**Given task:** Reproduce the data word for word from the line containing "Time of clock at [12,13,105,170]: 10:07" through the end of the data, and leave the pictures out.

**Extracted records:**
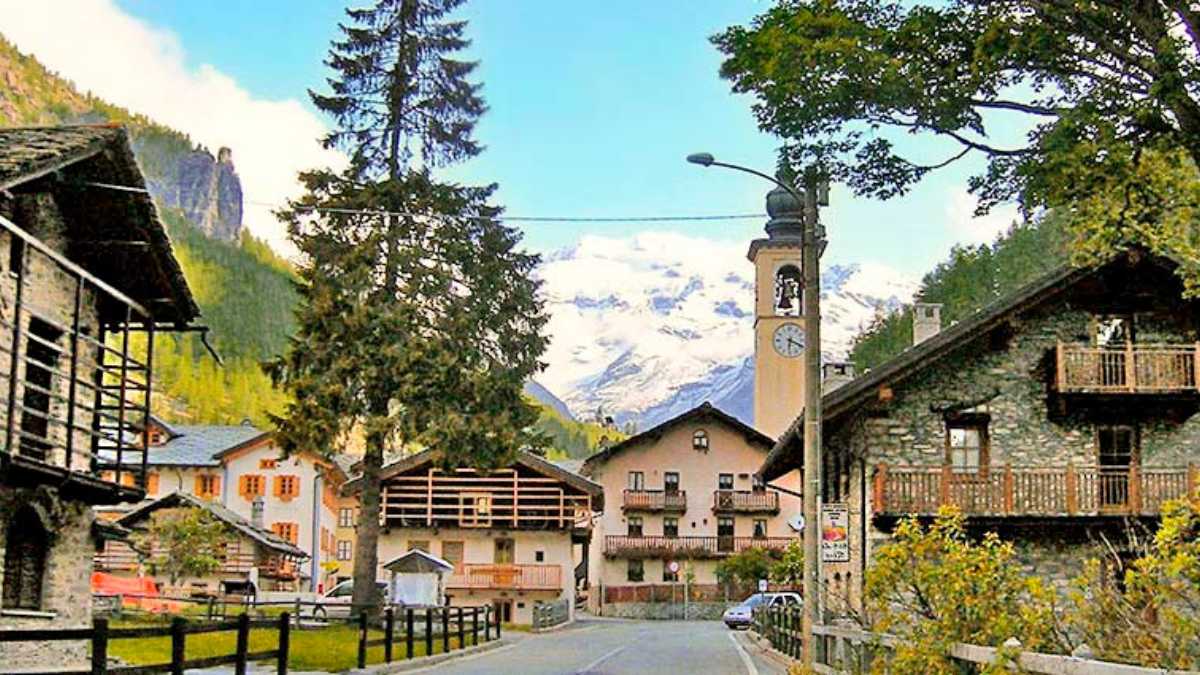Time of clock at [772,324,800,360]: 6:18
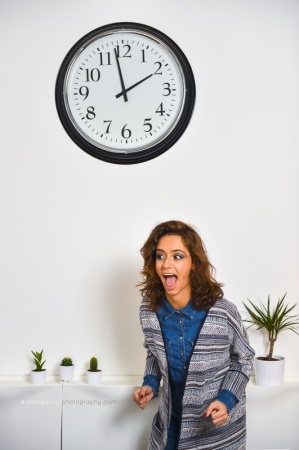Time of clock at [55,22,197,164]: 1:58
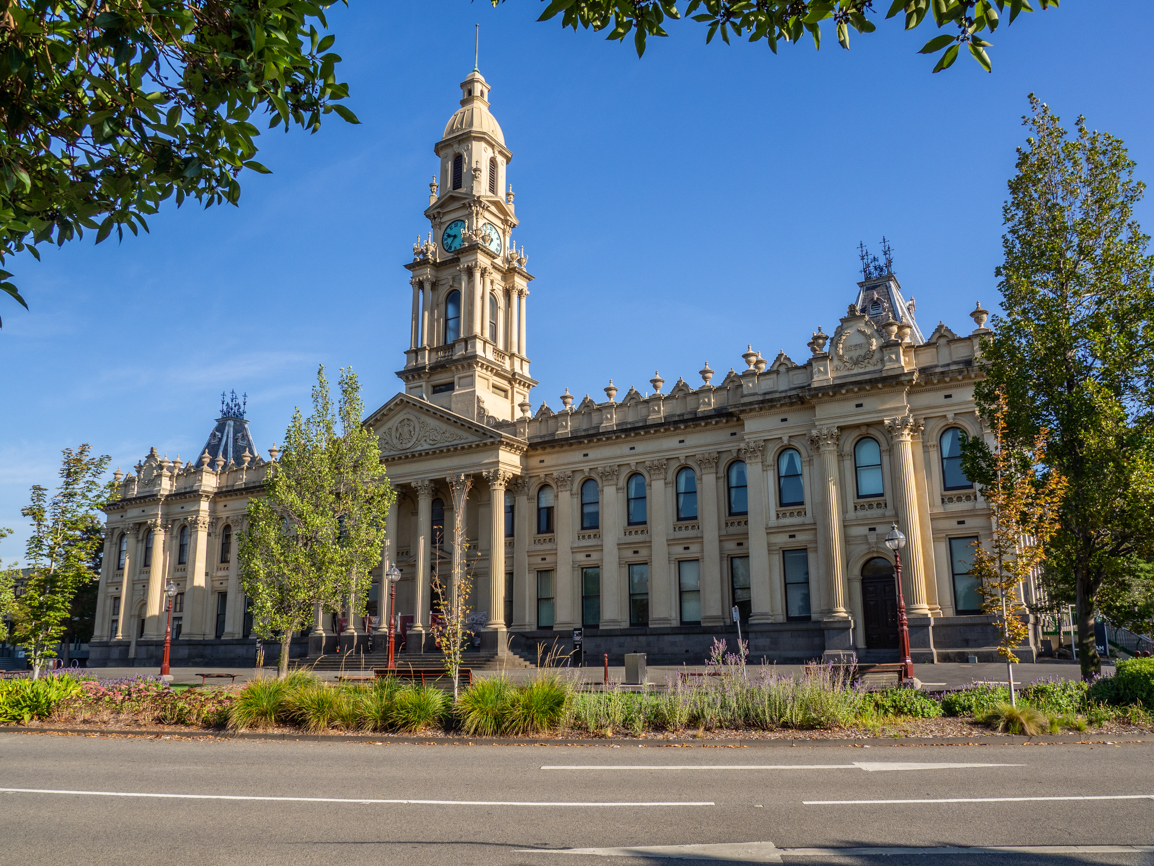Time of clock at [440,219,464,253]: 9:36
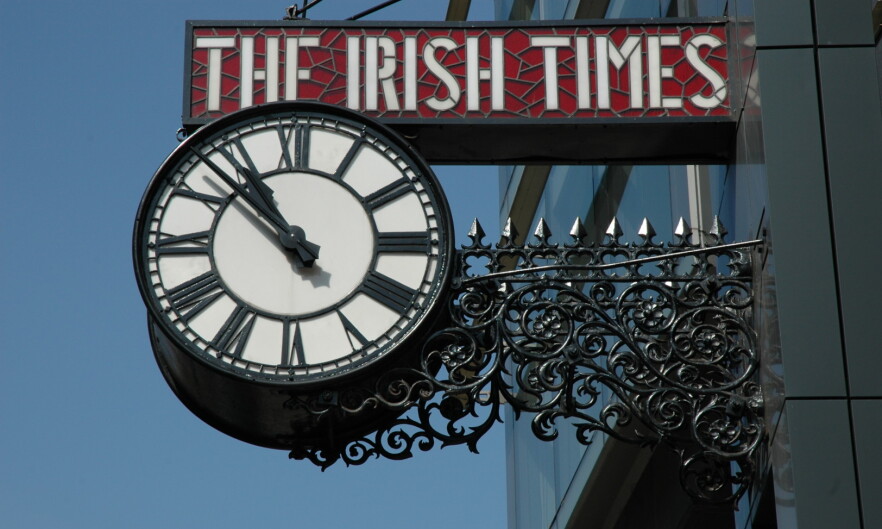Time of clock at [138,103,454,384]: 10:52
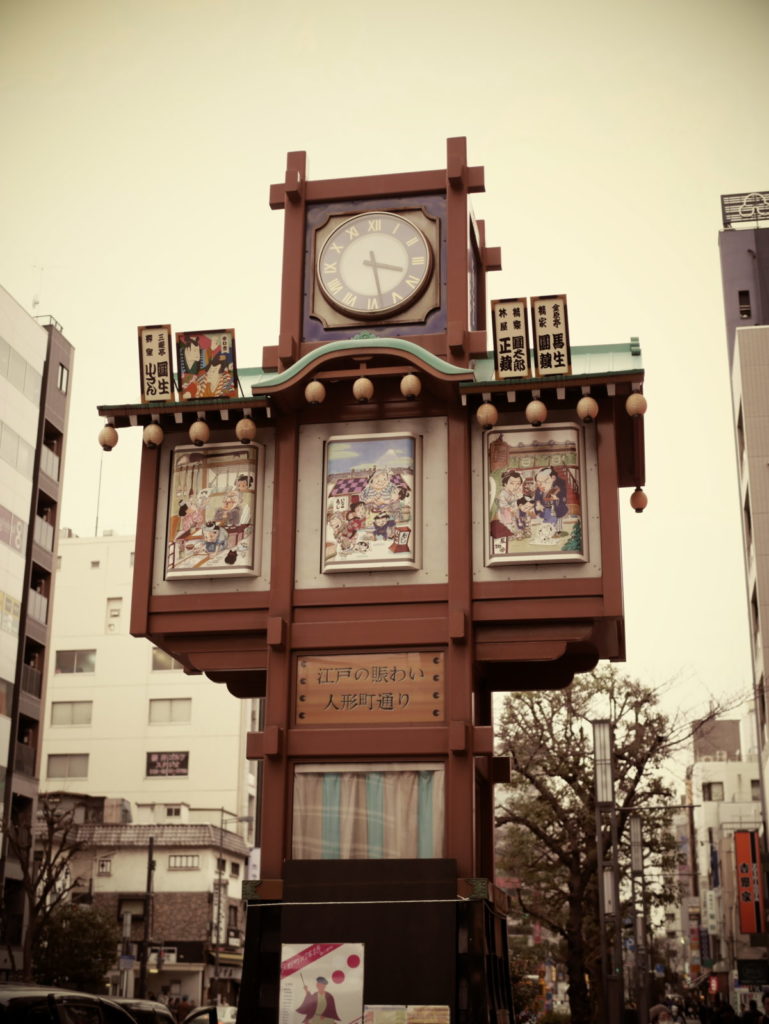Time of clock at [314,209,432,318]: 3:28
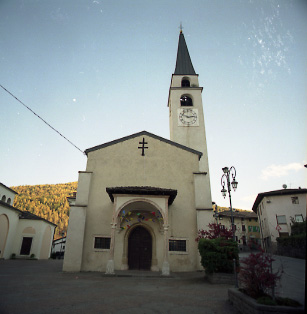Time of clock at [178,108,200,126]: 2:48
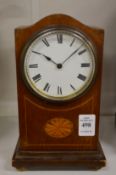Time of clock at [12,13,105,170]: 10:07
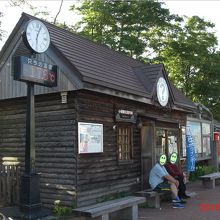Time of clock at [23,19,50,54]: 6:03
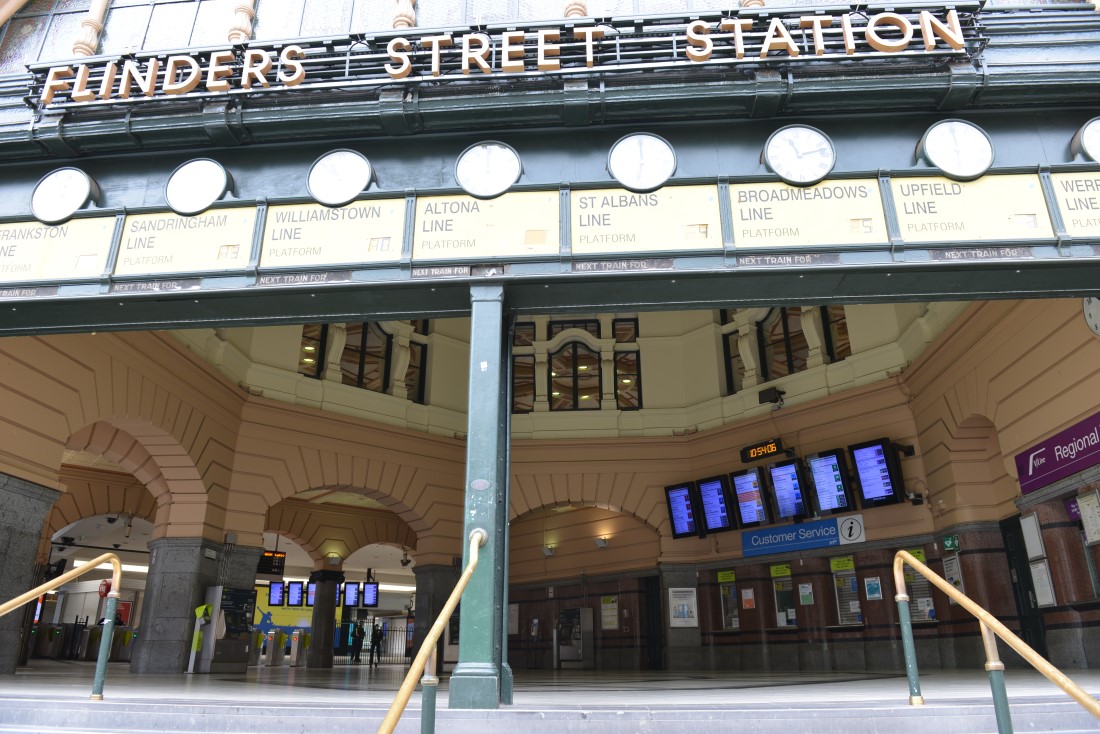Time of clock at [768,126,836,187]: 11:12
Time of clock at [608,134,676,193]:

**Expected answer:**
Time of clock at [12,13,105,170]: 10:07
Time of clock at [23,19,50,54]: 6:03
Time of clock at [768,126,836,187]: 11:12
Time of clock at [608,134,676,193]:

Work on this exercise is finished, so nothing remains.